A combined model of generalization and exploration

We used a formal model that combined generalization with a sampling strategy accounting for both directed and random exploration (Wu et al., 2018) to predict each participant’s out-of-sample search behavior. The generalization component was based on Gaussian-process regression, which is a Bayesian function-learning approach theoretically capable of learning any stationary function (Rasmussen & Williams, 2006) and has been found to effectively describe human behavior in explicit function-learning tasks (Lucas, Griffiths, Williams, & Kalish, 2015). The Gaussian-process component is used to adaptively learn a value function, which generalizes the limited set of observed rewards over the entire search space using Bayesian inference.

The Gaussian-process prior is completely determined by the choice of a kernel function, k(x, x′), which encodes assumptions about how points in the input space are related to each other. A common choice of this function is the radial-basis function:

k (x, x') = \exp (- \frac{| | x - x' | |^{2}}{λ}),

where the length-scale parameter λ encodes the extent of spatial generalization between options (tiles) in the grid. The assumptions of this kernel function are similar to the gradient of generalization historically described by Shepard (1987), which also models generalization as an exponentially decaying function of the stimulus similarity distance (see Fig. 1h), which has been observed across a wide range of stimuli and organisms. As an example, generalization with λ of 1 corresponds to the assumption that the rewards of two neighboring tiles are correlated by an r of .6 and that this correlation effectively decays to 0 for options more than three tiles apart. We treated λ as a free parameter in our model comparison to assess age-related differences in the capacity for generalization.

Set problem A =>
Copy the passage on the combined generalization and exploration model from "A combined model" to "using Bayesian inference.".
Set problem B =>
In the passage on the combined generalization and exploration model, what correlation between the rewards of two neighboring tiles does a λ of 1 assume?
Set problem C =>
Pick up the passage on the combined generalization and exploration model after its last sentence and write what comes next.

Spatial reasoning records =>
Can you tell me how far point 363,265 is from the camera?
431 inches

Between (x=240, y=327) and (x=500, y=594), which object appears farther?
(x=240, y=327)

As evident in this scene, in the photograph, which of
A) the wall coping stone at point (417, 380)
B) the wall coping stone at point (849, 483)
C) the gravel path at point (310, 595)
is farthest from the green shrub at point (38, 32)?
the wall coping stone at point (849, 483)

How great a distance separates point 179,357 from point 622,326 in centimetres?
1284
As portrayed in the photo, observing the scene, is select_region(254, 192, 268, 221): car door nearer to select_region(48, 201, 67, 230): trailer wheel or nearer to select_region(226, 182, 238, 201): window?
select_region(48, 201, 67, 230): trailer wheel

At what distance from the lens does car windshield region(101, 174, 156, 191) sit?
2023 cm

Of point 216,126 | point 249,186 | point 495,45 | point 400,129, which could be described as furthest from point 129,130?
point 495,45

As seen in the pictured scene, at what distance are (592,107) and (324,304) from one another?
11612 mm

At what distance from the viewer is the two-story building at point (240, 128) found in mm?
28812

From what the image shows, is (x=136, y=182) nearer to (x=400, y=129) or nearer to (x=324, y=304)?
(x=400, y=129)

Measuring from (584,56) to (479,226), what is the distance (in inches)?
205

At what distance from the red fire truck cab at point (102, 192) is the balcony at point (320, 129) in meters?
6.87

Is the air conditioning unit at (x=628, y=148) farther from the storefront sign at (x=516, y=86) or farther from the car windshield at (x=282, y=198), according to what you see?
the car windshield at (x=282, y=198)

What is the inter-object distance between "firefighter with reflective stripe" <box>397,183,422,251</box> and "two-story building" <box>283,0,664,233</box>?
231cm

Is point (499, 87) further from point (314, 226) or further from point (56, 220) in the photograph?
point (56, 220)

Expected output A =>
A combined model of generalization and exploration

We used a formal model that combined generalization with a sampling strategy accounting for both directed and random exploration (Wu et al., 2018) to predict each participant’s out-of-sample search behavior. The generalization component was based on Gaussian-process regression, which is a Bayesian function-learning approach theoretically capable of learning any stationary function (Rasmussen & Williams, 2006) and has been found to effectively describe human behavior in explicit function-learning tasks (Lucas, Griffiths, Williams, & Kalish, 2015). The Gaussian-process component is used to adaptively learn a value function, which generalizes the limited set of observed rewards over the entire search space using Bayesian inference.

Expected output B =>
An r of .6.

Expected output C =>
Given different possible options (x) to sample from (i.e., tiles on the grid), Gaussian-process regression generated normally distributed beliefs about rewards with expectation μ(x) and estimated uncertainty σ(x); see Figures 1b and 1c. A sampling strategy was then used to map the beliefs of the Gaussian process onto a valuation for sampling each option at a given time. Crucially, such a sampling strategy must address the exploration–exploitation dilemma. One frequently applied heuristic for solving this dilemma is upper-confidence-bound (UCB) sampling (Srinivas, Krause, Kakade, & Seeger, 2009), which evaluates each option on the basis of a weighted sum of expected reward and estimated uncertainty:

U C B (x) = μ (x) + β σ (x),

where β models the extent to which uncertainty (in addition to mean rewards) is valued positively and therefore directly sought out. This strategy corresponds to directed exploration because it encourages the sampling of options with higher uncertainty according to the underlying generalization model (see Fig. 1i). We treated the exploration parameter β as a free parameter to assess how much participants value the reduction of uncertainty (i.e., engage in directed exploration). As an example, an exploration bonus β of 0.5 means that participants would prefer option x₁, expected to have reward μ(x₁) equal to 30 and uncertainty σ(x₁) equal to 10, over option x₂, expected to have reward μ(x₂) equal to 34 and uncertainty σ(x₂) equal to 1. This is because sampling x₁ is expected to reduce a larger amount of uncertainty, even though x₂ has a higher expected reward: UCB(x₁|β = 0.5) = 35 versus UCB(x₂|β = 0.5) = 34.5.

Finally, we use a softmax function to map the UCB values, UCB(x), of our proposed Gaussian-process–UCB sampling model onto choice probabilities:

p (x) = \frac{\exp (UCB (x) / τ)}{\sum_{j = 1}^{N} \exp (UCB (x_{j}) / τ)},

where τ is the temperature parameter governing the amount of randomness in sampling behavior. If τ is high (higher temperatures), then participants are assumed to sample more randomly, whereas if τ is low (cooler temperatures), the choice probabilities are concentrated on the highest valued options (see Fig. 1j). Thus, τ encodes the tendency toward random exploration. We treated τ as a free parameter to assess the extent of random exploration in children and adults (for alternative implementations such as є-greedy sampling and estimation of optimal parameters, see the Supplemental Material available online).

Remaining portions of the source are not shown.